:: Textauszug ::

Jülicher Forscher:innen entwickeln Chips, die sogenannte Memristoren (von Memory, engl. Speicher, und Resistor, engl. elektrischer Widerstand) tragen. Sie sind aufgebaut wie Synapsen, die die Signale im Gehirn zwischen den Nervenzellen übertragen. Über einen einstellbaren Wert für den elektrischen Widerstand bei der Signalübertragung können Informationen auf Memristoren gespeichert und zugleich verarbeitet werden. Der Clou: Diese innovativen Chips, die sich bis in den Nanobereich verkleinern lassen, können mit herkömmlicher Mikroelektronik zusammenarbeiten. Besonders maschinelles Lernen und die Künstliche Intelligenz könnten künftig von solchen modularen Computersystemen profitieren.

Im Jülich Supercomputing Center (JSC) laufen alle Fäden zusammen. Dort entstehen schon heute modulare Konzepte, die herkömmliche Rechner mit neuromorphen Systemen und Quantencomputern verbinden. Nach dem Baukastenprinzip entsteht so ein Superrechner, mit dem wir in neue Dimensionen der Rechenleistung und Energieeffizienz vorstoßen.

:: Datenzeilen ::
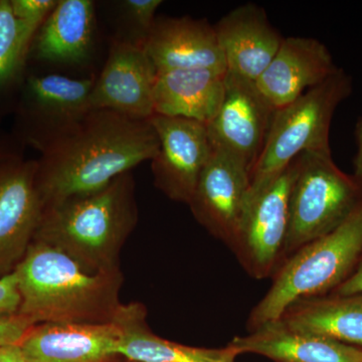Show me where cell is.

:: Aufgaben ::
[1] Wo laufen laut dem Textauszug alle Fäden zusammen?
[2] Gib aus dem Textauszug den Abschnitt von "Jülicher Forscher:innen entwickeln" bis einschließlich "modularen Computersystemen profitieren." wortgetreu wieder.
Das Material spielt hierbei keine Rolle.

:: Lösungen ::
[1] Im Jülich Supercomputing Center (JSC).

[2]
Jülicher Forscher:innen entwickeln Chips, die sogenannte Memristoren (von Memory, engl. Speicher, und Resistor, engl. elektrischer Widerstand) tragen. Sie sind aufgebaut wie Synapsen, die die Signale im Gehirn zwischen den Nervenzellen übertragen. Über einen einstellbaren Wert für den elektrischen Widerstand bei der Signalübertragung können Informationen auf Memristoren gespeichert und zugleich verarbeitet werden. Der Clou: Diese innovativen Chips, die sich bis in den Nanobereich verkleinern lassen, können mit herkömmlicher Mikroelektronik zusammenarbeiten. Besonders maschinelles Lernen und die Künstliche Intelligenz könnten künftig von solchen modularen Computersystemen profitieren.